| Extract provided |
%%

No team in the modern era has put five players over 100 RBI in a single season. The 1936 New York Yankees did it, and nobody since 1901 has come close to matching them. Lou Gehrig drove in 152. Joe DiMaggio -- a 21-year-old rookie -- added 125. Tony Lazzeri contributed 109. George Selkirk and Bill Dickey each drove in 107. That's 600 RBI from five bats on a team that scored 1,065 runs and won the American League pennant by 19.5 games.
The Lineup That Had No Holes
The five 100-RBI players weren't an accident of individual talent stacked next to each other. They were the product of a batting order engineered by Joe McCarthy with one guiding principle: every hitter protects the one before him.
You couldn't pitch around Gehrig because DiMaggio was on deck. You couldn't pitch around DiMaggio because Dickey was behind him -- hitting .362, the highest average among the regulars. You couldn't go after Lazzeri because the old second baseman had been driving in runs since the Ruth days. And Selkirk, the man who'd inherited Babe Ruth's right-field spot (and his locker, which took a certain kind of nerve), quietly produced 107 RBI while the spotlight pointed elsewhere.
The result was a lineup with no place to hide. Opposing pitchers faced five legitimate middle-of-the-order bats every time through, and the team scored runs at a pace that made the pennant race irrelevant by August.
The Five
| Lou Gehrig | 49 HR, 152 RBI, .354 AVG |
| Joe DiMaggio | 29 HR, 125 RBI, .323 AVG |
| Tony Lazzeri | 14 HR, 109 RBI |
| George Selkirk | 18 HR, 107 RBI |
| Bill Dickey | 22 HR, 107 RBI, .362 AVG |
Gehrig at 33 was still the most dangerous hitter in the American League. He led the league in home runs and runs scored, won the MVP, and didn't miss a game. His 1936 season stands as one of the finest age-33 campaigns any hitter has ever produced.
DiMaggio's rookie numbers would've led most teams in every offensive category. On this roster, they made him the second-best hitter. His 15 triples led all of baseball -- a detail that gets overlooked because the home run and RBI totals draw the attention, but those triples tell you something about how DiMaggio played the game. He ran hard. He took extra bases. He treated doubles as personal insults.

%%

| Data |
%%

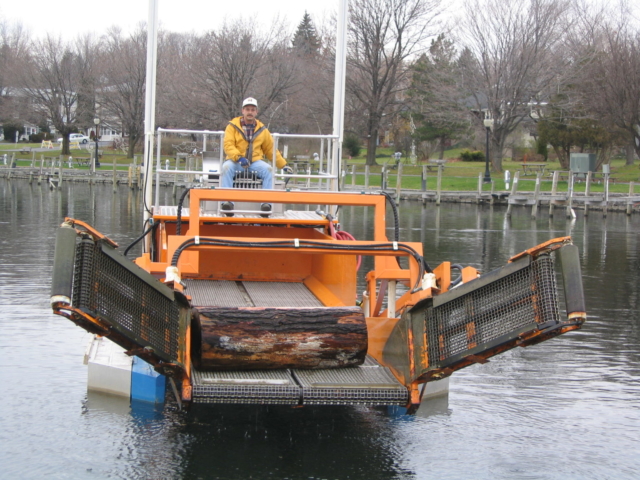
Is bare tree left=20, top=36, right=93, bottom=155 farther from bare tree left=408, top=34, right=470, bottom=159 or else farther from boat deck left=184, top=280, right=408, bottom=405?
boat deck left=184, top=280, right=408, bottom=405

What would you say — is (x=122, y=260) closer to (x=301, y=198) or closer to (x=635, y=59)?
(x=301, y=198)

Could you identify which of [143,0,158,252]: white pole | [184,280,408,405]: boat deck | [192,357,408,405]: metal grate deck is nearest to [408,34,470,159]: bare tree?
[143,0,158,252]: white pole

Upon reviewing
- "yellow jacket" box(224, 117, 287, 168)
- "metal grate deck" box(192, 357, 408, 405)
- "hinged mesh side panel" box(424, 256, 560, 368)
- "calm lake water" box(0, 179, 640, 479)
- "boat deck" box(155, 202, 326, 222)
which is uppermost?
"yellow jacket" box(224, 117, 287, 168)

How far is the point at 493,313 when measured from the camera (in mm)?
6895

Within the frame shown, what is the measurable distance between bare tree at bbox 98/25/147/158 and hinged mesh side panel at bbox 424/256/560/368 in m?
61.5

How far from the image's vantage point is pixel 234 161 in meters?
12.0

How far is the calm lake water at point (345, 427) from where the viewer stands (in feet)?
24.7

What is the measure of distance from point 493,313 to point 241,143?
604 centimetres

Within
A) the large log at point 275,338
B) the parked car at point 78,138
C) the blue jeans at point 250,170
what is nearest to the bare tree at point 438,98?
the parked car at point 78,138

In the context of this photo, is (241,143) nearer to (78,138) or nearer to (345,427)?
(345,427)

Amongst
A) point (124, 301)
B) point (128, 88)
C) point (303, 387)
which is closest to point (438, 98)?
point (128, 88)

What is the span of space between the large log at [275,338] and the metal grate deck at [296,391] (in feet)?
0.69

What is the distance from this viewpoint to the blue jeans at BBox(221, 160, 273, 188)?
12.0m

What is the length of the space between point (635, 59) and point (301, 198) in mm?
46234
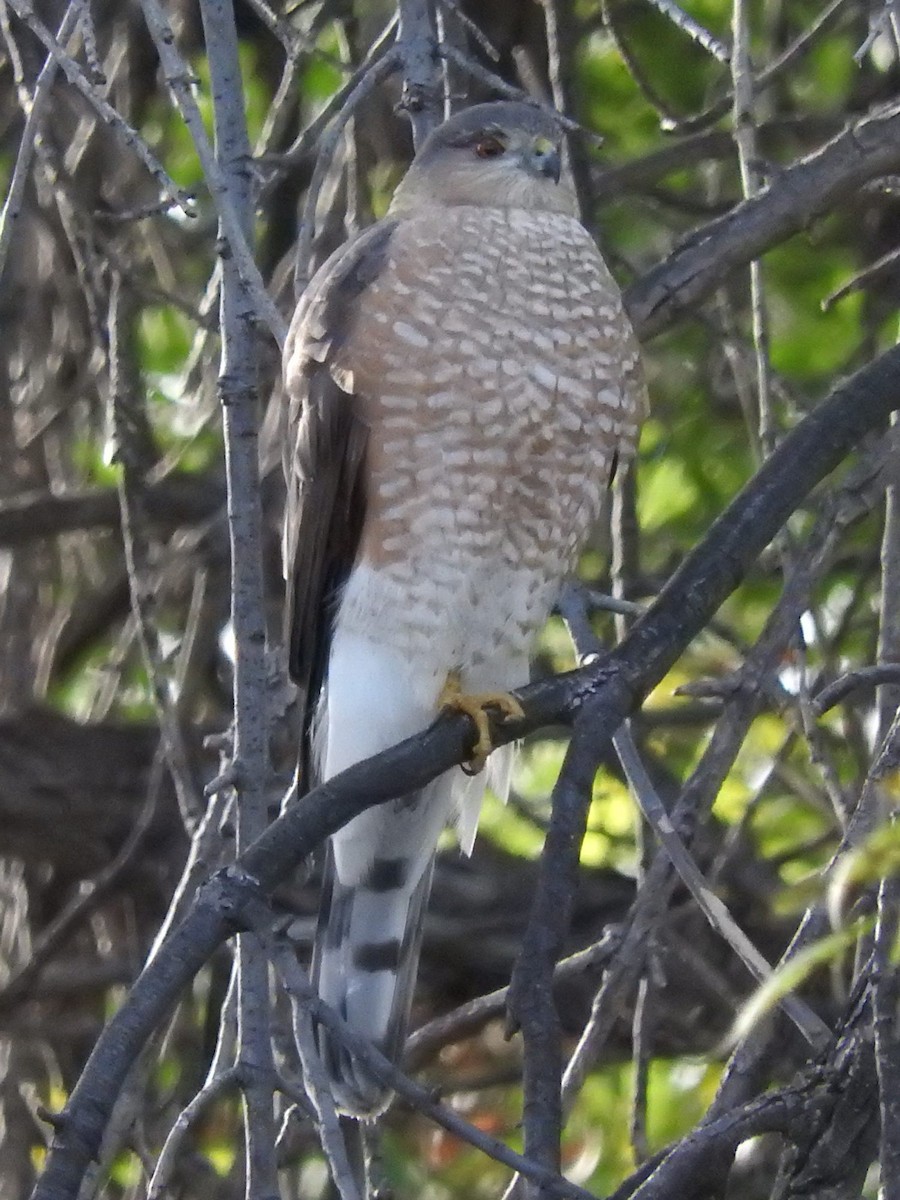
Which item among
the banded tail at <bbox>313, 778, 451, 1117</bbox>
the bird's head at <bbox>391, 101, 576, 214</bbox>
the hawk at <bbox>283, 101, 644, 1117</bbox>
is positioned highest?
the bird's head at <bbox>391, 101, 576, 214</bbox>

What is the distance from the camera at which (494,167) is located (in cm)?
369

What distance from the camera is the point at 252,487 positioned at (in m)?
2.66

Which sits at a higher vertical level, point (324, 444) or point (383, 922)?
point (324, 444)

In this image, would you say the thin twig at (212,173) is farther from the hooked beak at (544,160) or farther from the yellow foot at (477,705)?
the hooked beak at (544,160)

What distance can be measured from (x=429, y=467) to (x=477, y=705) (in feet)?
1.34

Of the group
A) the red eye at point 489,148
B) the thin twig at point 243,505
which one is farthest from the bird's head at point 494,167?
the thin twig at point 243,505

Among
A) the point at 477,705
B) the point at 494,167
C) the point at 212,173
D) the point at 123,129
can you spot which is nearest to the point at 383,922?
the point at 477,705

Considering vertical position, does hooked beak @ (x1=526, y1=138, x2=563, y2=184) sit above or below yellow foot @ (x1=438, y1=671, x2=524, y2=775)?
above

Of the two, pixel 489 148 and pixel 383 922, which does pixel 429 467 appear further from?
pixel 383 922

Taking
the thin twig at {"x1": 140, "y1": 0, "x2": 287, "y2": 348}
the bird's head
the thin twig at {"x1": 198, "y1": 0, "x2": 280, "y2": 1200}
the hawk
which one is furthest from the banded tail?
the thin twig at {"x1": 140, "y1": 0, "x2": 287, "y2": 348}

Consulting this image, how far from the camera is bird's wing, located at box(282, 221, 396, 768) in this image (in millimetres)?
3336

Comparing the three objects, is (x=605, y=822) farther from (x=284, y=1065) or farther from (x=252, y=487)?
(x=252, y=487)

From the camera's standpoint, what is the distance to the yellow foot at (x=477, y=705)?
3.06m

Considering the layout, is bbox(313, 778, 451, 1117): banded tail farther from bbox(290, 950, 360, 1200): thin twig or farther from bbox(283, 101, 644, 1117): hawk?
bbox(290, 950, 360, 1200): thin twig
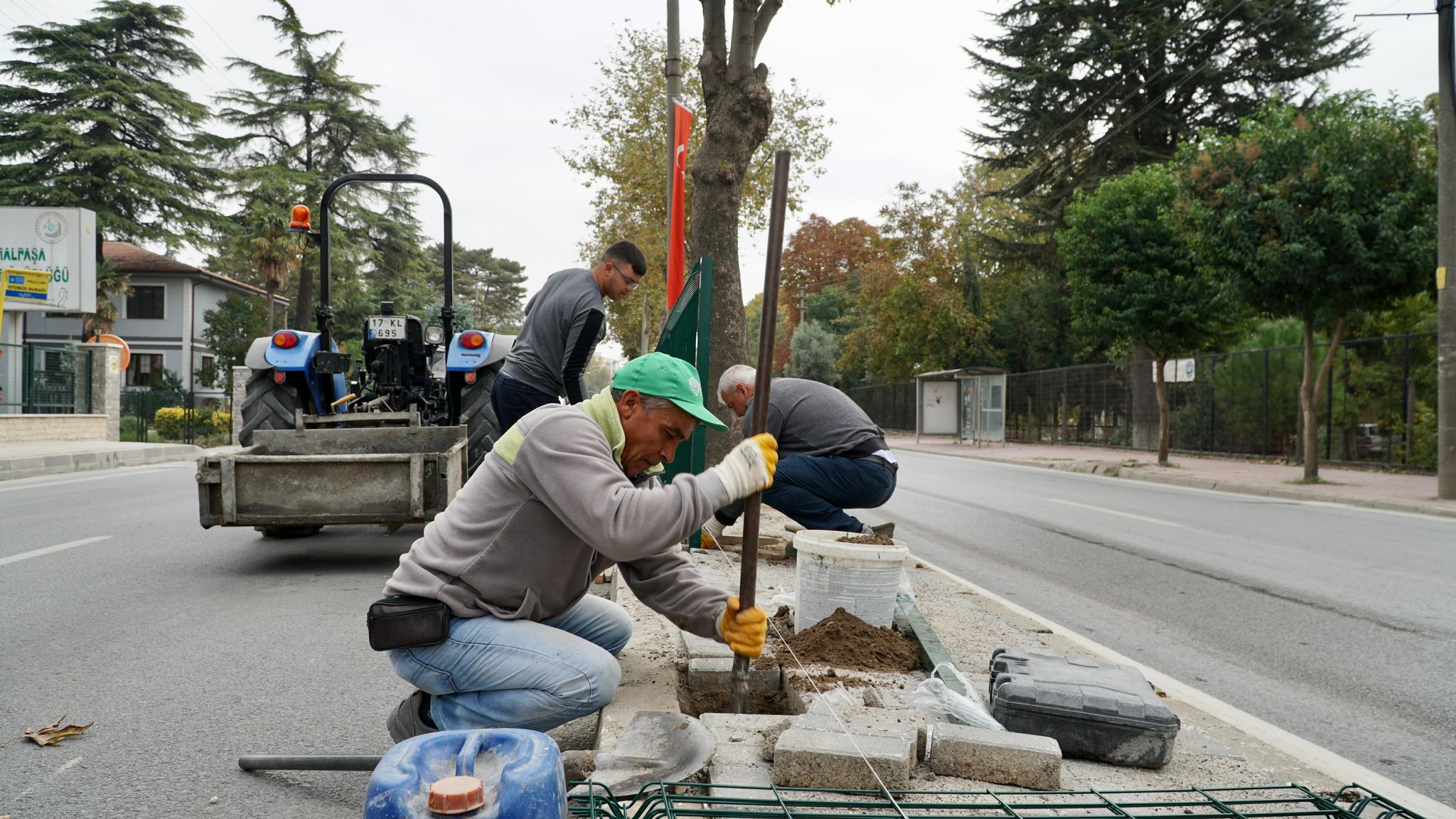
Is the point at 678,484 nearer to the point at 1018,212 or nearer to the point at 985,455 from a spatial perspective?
the point at 985,455

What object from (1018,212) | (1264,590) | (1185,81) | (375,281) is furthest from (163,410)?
(1018,212)

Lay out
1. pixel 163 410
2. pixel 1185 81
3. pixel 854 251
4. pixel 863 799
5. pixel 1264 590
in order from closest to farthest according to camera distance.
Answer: pixel 863 799, pixel 1264 590, pixel 163 410, pixel 1185 81, pixel 854 251

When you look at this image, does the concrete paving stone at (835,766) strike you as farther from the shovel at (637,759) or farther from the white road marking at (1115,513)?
the white road marking at (1115,513)

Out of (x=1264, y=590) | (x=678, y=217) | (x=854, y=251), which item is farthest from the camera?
(x=854, y=251)

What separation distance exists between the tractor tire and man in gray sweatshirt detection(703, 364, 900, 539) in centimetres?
362

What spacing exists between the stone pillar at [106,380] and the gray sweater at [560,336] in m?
18.7

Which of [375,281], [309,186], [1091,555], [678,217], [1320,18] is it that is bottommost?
[1091,555]

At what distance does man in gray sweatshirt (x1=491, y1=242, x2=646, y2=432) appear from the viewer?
19.3ft

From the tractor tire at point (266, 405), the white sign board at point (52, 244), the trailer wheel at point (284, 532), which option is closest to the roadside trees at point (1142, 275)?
the trailer wheel at point (284, 532)

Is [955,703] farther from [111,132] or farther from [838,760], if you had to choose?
→ [111,132]

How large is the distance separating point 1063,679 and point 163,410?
26.6 metres

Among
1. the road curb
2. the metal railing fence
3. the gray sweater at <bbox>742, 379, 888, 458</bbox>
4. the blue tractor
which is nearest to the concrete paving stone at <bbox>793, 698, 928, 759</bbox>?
the gray sweater at <bbox>742, 379, 888, 458</bbox>

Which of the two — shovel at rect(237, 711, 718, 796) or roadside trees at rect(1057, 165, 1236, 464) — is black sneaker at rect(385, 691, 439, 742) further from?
roadside trees at rect(1057, 165, 1236, 464)

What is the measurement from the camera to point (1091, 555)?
854 cm
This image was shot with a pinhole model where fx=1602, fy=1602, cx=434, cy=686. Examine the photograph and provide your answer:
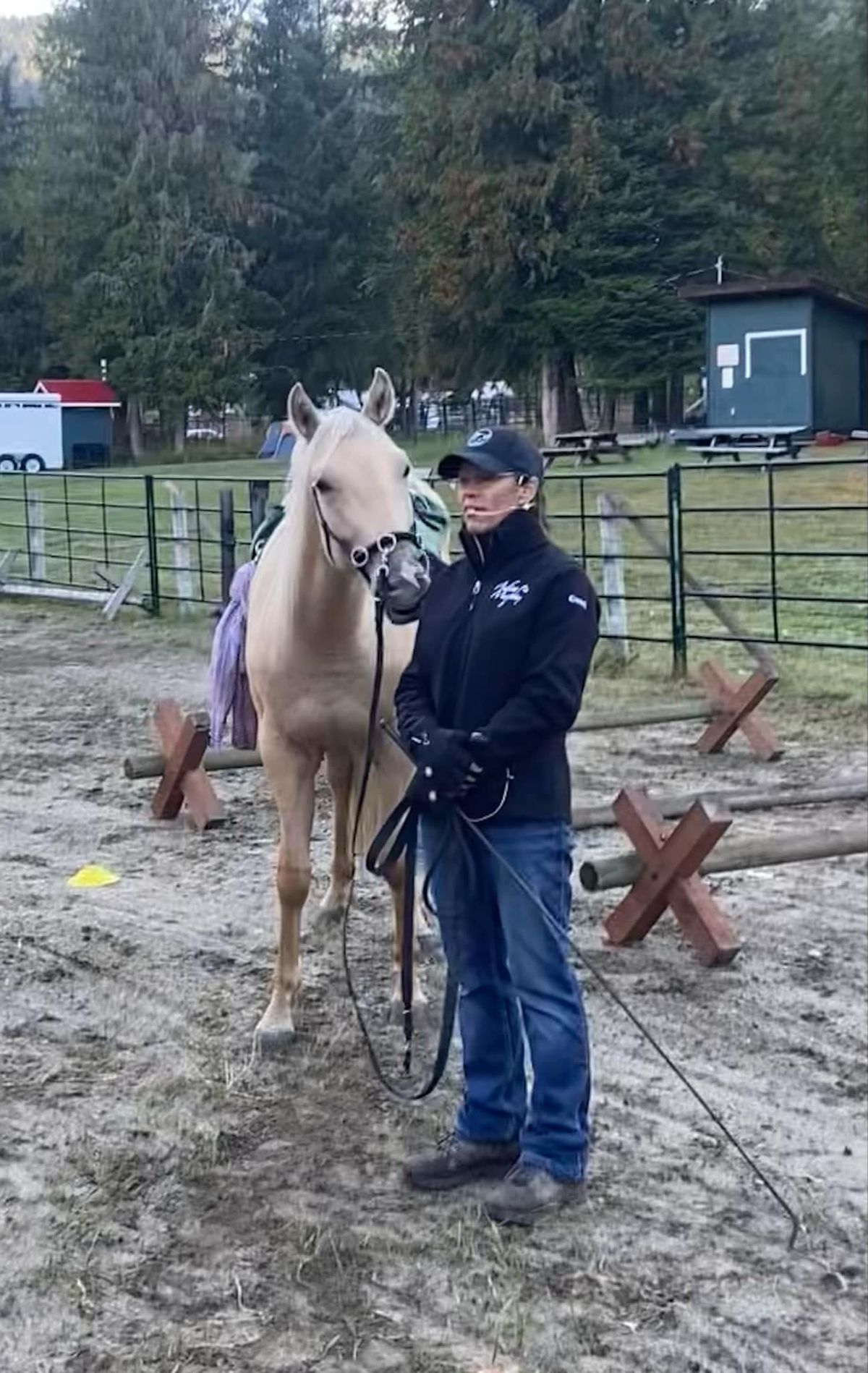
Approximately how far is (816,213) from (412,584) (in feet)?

%%

| Required actions |
- A) In the 1936 Yankees article, what batting average did Bill Dickey have?
- B) Copy the passage of the 1936 Yankees article between "The Lineup That" and "spotlight pointed elsewhere.", inclusive.
The entries have no connection to the 1936 Yankees article.

| Outputs |
- A) .362

- B)
The Lineup That Had No Holes
The five 100-RBI players weren't an accident of individual talent stacked next to each other. They were the product of a batting order engineered by Joe McCarthy with one guiding principle: every hitter protects the one before him.
You couldn't pitch around Gehrig because DiMaggio was on deck. You couldn't pitch around DiMaggio because Dickey was behind him -- hitting .362, the highest average among the regulars. You couldn't go after Lazzeri because the old second baseman had been driving in runs since the Ruth days. And Selkirk, the man who'd inherited Babe Ruth's right-field spot (and his locker, which took a certain kind of nerve), quietly produced 107 RBI while the spotlight pointed elsewhere.